Abstract

Overcurrent cycling refers to the procedure of imposing repetitive overcurrent to superconducting tapes/devices for characterizing their critical current reduction. Characterizing the overcurrent cycling behaviour of Rare Earth Barium Copper Oxide (ReBCO) tapes is a crucial step in the design process of High Temperature Superconducting (HTS) devices. Multiple overcurrent incidents during the operation of an HTS device can significantly decrease the total critical current, leading to potential quenches and failures. Data-driven models have been proposed in the literature to estimate the Critical Current Degradation Rate (CCDR) of ReBCO tapes under multiple overcurrent scenarios. However, these methods have exhibited notable errors in the range of 8%–11%, in the estimation of the critical current reduction. This paper proposed methods based on Artificial Intelligence (AI) techniques aimed at the challenges of conventional methods of CCDR estimation.

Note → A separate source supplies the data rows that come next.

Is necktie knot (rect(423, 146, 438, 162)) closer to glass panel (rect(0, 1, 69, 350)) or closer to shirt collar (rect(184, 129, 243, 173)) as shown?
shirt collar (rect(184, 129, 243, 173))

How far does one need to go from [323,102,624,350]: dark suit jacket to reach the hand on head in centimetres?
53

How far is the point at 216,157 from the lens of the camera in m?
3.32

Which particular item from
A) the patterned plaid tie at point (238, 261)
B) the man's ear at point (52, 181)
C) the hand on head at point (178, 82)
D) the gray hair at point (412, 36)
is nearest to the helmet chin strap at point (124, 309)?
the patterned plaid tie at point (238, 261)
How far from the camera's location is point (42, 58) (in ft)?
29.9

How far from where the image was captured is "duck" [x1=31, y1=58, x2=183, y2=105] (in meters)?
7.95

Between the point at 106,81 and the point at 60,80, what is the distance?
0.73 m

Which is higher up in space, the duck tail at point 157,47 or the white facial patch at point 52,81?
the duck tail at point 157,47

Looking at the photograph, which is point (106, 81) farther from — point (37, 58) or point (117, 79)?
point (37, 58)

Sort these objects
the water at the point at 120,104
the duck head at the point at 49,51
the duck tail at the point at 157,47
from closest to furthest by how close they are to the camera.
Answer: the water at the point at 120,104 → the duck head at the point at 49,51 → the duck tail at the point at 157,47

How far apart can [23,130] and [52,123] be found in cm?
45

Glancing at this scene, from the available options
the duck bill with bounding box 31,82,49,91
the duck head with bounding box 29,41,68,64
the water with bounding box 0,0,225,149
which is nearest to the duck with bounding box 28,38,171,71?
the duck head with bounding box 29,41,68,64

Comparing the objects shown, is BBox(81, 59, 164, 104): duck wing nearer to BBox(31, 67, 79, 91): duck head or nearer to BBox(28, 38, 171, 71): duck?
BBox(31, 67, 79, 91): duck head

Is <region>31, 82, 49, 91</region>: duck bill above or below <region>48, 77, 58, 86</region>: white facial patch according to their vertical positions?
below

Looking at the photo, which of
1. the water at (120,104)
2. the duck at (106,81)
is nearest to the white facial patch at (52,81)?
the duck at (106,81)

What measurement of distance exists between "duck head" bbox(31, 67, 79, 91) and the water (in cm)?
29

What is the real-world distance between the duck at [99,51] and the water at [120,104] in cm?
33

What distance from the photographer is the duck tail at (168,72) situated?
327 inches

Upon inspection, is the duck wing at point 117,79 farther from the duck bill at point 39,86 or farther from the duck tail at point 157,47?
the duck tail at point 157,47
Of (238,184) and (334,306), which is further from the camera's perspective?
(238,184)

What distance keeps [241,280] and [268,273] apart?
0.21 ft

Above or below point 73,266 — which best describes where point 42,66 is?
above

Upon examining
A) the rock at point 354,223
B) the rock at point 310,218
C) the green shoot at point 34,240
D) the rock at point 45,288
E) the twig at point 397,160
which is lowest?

Different AI-based techniques were proposed, tested, and compared to show the effectiveness of the proposed intelligent approach, including Support Vector Regression (SVR), Decision Tree (DT), Radial Basis Function (RBF), and Fuzzy Inference System (FIS). Experimental data on critical current values of ReBCO tapes subjected to multiple and repetitive overcurrent cycles were employed for this investigation. The results demonstrated that the Mean Relative Error (MRE) of the SVR method is 23%, for the DT model is approximately 0.61%, the MRE of the FIS model is well above 0.06%, and the MRE value for the RBF method is about 1.1 × 10−6%. Moreover, the proposed AI models offer fast test times, ranging from 1 to 11 ms. These findings highlighted the potential of using AI techniques to enhance the estimation accuracy of the risks associated with overcurrent events.